Figure 2 Forest plot illustrating HRs for long-term mortality. Units are not standardized. DL-CXR score is expressed in a continuous scale from 0 to 1, age in bins of 10 years, BMI in a continuous scale as raw BMI, sex/severe CAD/angina are Boolean values (0 = absence; 1 = presence). DL-CXR, deep learning chest X-ray; CAD, coronary artery disease; BMI, body mass index; HR, hazard ratio; CI, confidence Interval.

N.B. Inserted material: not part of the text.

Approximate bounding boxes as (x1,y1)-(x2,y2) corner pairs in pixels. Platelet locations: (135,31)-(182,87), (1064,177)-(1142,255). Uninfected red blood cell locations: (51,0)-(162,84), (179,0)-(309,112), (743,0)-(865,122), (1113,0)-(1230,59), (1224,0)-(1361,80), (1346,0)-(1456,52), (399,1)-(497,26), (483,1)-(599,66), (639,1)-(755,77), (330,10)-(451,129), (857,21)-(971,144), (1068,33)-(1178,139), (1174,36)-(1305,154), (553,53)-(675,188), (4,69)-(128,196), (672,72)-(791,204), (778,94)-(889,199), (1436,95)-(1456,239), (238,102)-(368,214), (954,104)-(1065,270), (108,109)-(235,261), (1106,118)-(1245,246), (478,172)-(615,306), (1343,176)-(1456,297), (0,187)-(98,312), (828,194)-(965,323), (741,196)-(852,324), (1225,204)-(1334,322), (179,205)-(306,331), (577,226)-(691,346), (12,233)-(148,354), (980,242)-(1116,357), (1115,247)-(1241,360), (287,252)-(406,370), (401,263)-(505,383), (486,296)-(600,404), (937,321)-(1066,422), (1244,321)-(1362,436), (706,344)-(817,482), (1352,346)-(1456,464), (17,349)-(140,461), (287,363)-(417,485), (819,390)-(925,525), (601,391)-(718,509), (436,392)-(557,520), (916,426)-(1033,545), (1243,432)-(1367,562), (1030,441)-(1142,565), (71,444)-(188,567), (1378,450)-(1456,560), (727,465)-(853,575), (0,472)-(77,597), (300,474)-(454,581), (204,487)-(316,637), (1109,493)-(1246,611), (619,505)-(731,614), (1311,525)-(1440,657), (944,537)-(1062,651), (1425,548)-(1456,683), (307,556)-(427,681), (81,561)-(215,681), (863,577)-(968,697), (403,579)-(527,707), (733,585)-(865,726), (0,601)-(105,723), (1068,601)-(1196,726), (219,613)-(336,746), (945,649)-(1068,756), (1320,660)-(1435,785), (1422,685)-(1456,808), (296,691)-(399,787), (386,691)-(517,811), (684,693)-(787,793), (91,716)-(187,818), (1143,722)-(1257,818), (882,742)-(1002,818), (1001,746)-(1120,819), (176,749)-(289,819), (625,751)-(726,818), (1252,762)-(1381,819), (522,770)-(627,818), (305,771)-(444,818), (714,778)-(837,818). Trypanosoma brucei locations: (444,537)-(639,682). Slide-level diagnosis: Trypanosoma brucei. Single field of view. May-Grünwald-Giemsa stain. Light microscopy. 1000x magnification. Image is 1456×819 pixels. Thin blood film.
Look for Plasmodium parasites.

The DL-CXR risk score AUC was 0.793 (95% CI: 0.75–0.82, sensitivity 78%, specificity 68%), significantly better than that achieved when using coronary angiography findings (AUC: 0.569, 95% CI: 0.52–0.61) (P<0.001) and age (AUC 0.735, 95% CI: 0.69–0.77) (P<0.004) as predictors. The DL-CXR mortality prediction model improved when age and CAD status at the referral time were included (AUC 0.809; 95% CI: 0.77–0.84) (Figure 3) (15). Table 2 summarizes the confusion matrix of the model including DL-CXR score, age, and CAD status.

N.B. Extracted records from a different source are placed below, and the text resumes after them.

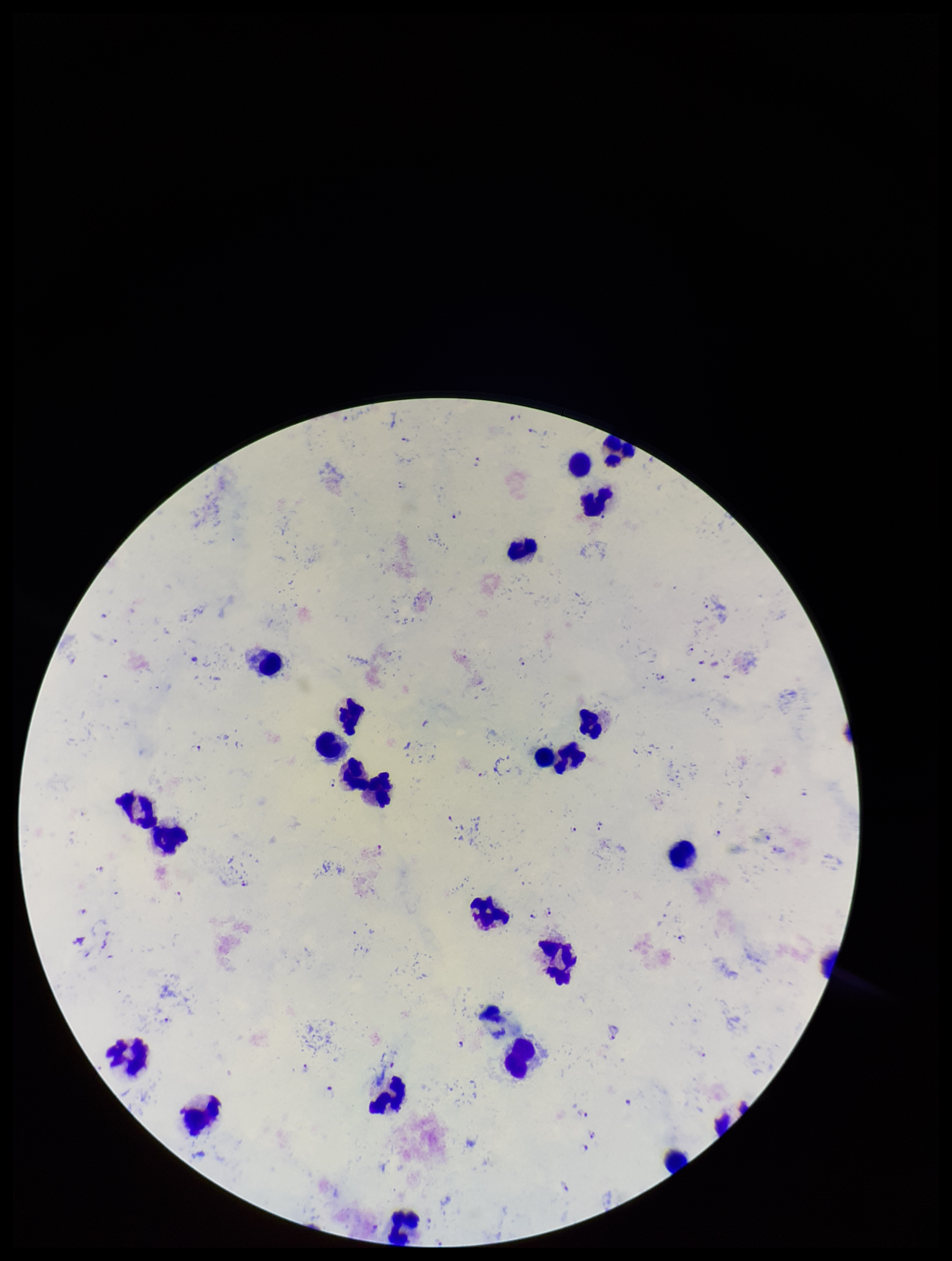
Identified.

{
  "field_of_view": "one from this slide",
  "capture": "smartphone photograph through the microscope eyepiece",
  "patient_malaria_status": "infected",
  "preparation": "thick blood smear",
  "stain": "Giemsa",
  "image_size": "952×1261 pixels",
  "parasite_count": 33,
  "species_reported_for_this_patient": "Plasmodium falciparum",
  "leukocyte_count": 23
}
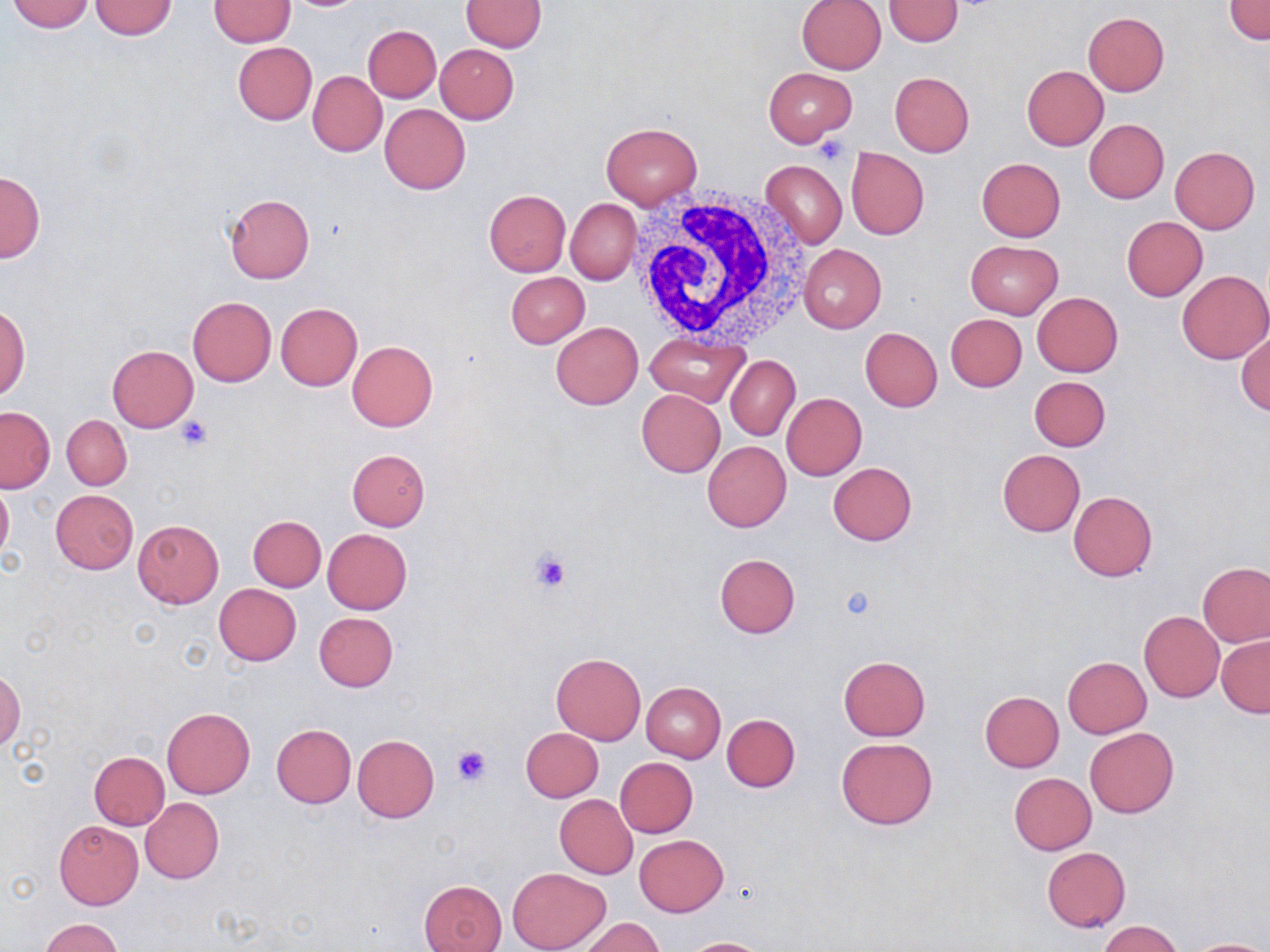
Approximate bounding boxes as named x1/y1/x2/y2 corners in pixels. Uninfected red blood cell locations: (x1=89, y1=0, x2=179, y2=41), (x1=882, y1=0, x2=965, y2=46), (x1=1226, y1=0, x2=1270, y2=43), (x1=4, y1=1, x2=95, y2=33), (x1=208, y1=1, x2=294, y2=47), (x1=461, y1=1, x2=546, y2=51), (x1=796, y1=1, x2=887, y2=74), (x1=1083, y1=12, x2=1169, y2=96), (x1=362, y1=25, x2=441, y2=101), (x1=232, y1=41, x2=315, y2=125), (x1=435, y1=44, x2=519, y2=124), (x1=1022, y1=65, x2=1109, y2=150), (x1=764, y1=68, x2=857, y2=147), (x1=308, y1=72, x2=386, y2=156), (x1=890, y1=72, x2=975, y2=157), (x1=380, y1=104, x2=470, y2=194), (x1=1084, y1=119, x2=1169, y2=203), (x1=601, y1=122, x2=702, y2=209), (x1=1170, y1=147, x2=1260, y2=234), (x1=845, y1=148, x2=928, y2=240), (x1=976, y1=158, x2=1065, y2=241), (x1=760, y1=159, x2=847, y2=248), (x1=0, y1=170, x2=45, y2=262), (x1=484, y1=190, x2=570, y2=276), (x1=225, y1=194, x2=315, y2=283), (x1=566, y1=199, x2=640, y2=285), (x1=1122, y1=216, x2=1207, y2=301), (x1=964, y1=240, x2=1063, y2=318), (x1=799, y1=243, x2=887, y2=332), (x1=505, y1=271, x2=589, y2=348), (x1=1178, y1=271, x2=1270, y2=364), (x1=1033, y1=292, x2=1123, y2=376), (x1=188, y1=296, x2=276, y2=386), (x1=276, y1=303, x2=362, y2=390), (x1=0, y1=308, x2=29, y2=400), (x1=946, y1=313, x2=1026, y2=391), (x1=551, y1=322, x2=644, y2=410), (x1=861, y1=327, x2=942, y2=411), (x1=1236, y1=328, x2=1270, y2=415), (x1=645, y1=335, x2=750, y2=408), (x1=347, y1=340, x2=438, y2=431), (x1=107, y1=345, x2=198, y2=431), (x1=726, y1=355, x2=799, y2=441), (x1=1029, y1=375, x2=1111, y2=450), (x1=637, y1=389, x2=725, y2=476), (x1=781, y1=392, x2=867, y2=481), (x1=0, y1=406, x2=55, y2=493), (x1=62, y1=415, x2=132, y2=490), (x1=702, y1=441, x2=792, y2=532), (x1=346, y1=449, x2=430, y2=530), (x1=998, y1=450, x2=1085, y2=536), (x1=828, y1=462, x2=917, y2=545), (x1=0, y1=479, x2=13, y2=568), (x1=51, y1=489, x2=139, y2=574), (x1=1069, y1=491, x2=1158, y2=580), (x1=248, y1=515, x2=325, y2=591), (x1=132, y1=520, x2=224, y2=608), (x1=323, y1=529, x2=412, y2=613), (x1=715, y1=553, x2=800, y2=638), (x1=1199, y1=564, x2=1270, y2=646), (x1=214, y1=584, x2=300, y2=666), (x1=1139, y1=611, x2=1224, y2=701), (x1=313, y1=612, x2=398, y2=692), (x1=1217, y1=635, x2=1270, y2=717), (x1=551, y1=652, x2=646, y2=744), (x1=838, y1=656, x2=931, y2=739), (x1=1062, y1=656, x2=1151, y2=737), (x1=0, y1=668, x2=24, y2=752), (x1=642, y1=683, x2=725, y2=762), (x1=980, y1=691, x2=1063, y2=772), (x1=162, y1=707, x2=256, y2=799), (x1=721, y1=714, x2=800, y2=792), (x1=272, y1=724, x2=356, y2=807), (x1=521, y1=727, x2=603, y2=802), (x1=1085, y1=728, x2=1178, y2=818), (x1=353, y1=734, x2=439, y2=822), (x1=836, y1=737, x2=938, y2=830), (x1=89, y1=751, x2=170, y2=830), (x1=616, y1=757, x2=697, y2=837), (x1=1009, y1=773, x2=1095, y2=854), (x1=554, y1=795, x2=638, y2=878), (x1=140, y1=797, x2=224, y2=883), (x1=53, y1=819, x2=143, y2=910), (x1=634, y1=835, x2=729, y2=916), (x1=1041, y1=847, x2=1130, y2=932), (x1=507, y1=867, x2=611, y2=952), (x1=419, y1=880, x2=508, y2=952), (x1=580, y1=917, x2=662, y2=952), (x1=39, y1=919, x2=124, y2=951), (x1=1099, y1=921, x2=1184, y2=952), (x1=681, y1=937, x2=769, y2=951), (x1=1186, y1=938, x2=1269, y2=952). Platelet locations: (x1=813, y1=136, x2=851, y2=165), (x1=176, y1=415, x2=213, y2=452), (x1=528, y1=548, x2=572, y2=593), (x1=840, y1=585, x2=878, y2=621), (x1=451, y1=744, x2=493, y2=787). White blood cell locations: (x1=627, y1=187, x2=812, y2=348). Slide-level diagnosis: no evidence of blood parasites. Light microscopy. Thin blood film. May-Grünwald-Giemsa stain. 1000x magnification. One field of a larger specimen. Image is 1270×952 pixels.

Figure 3 Receiver operating characteristic curves for binary classification of survival/mortality at median follow-up. The AUC values are as follows: 0.809 for AI (DL-CXR) + age + CAD, 0.793 for DL-CXR, 0.735 for age, and 0.569 for CAD. Modified from (15) with permission from Oxford University Press. AUC, area under the curve; AI, artificial intelligence; CAD, coronary artery disease; DL-CXR, deep learning chest X-ray.

Table 2

Confusion matrix of the internal validation cohort

CAD status	Predicted positive	Predicted negative
Severe CAD	834 (TP)	123 (FN)
Absence of severe CAD	84 (FP)	129 (TN)

The model includes DL-CXR score, CAD status, and age. Metrics: areas under the curve: 0.81; sensitivity: 87%; specificity: 61%; precision: 91%; negative predictive value: 49%. CAD, coronary artery disease; TP, true positive; FP, false positive; FN, false negative; TN, true negative; DL-CXR, deep learning chest X-ray.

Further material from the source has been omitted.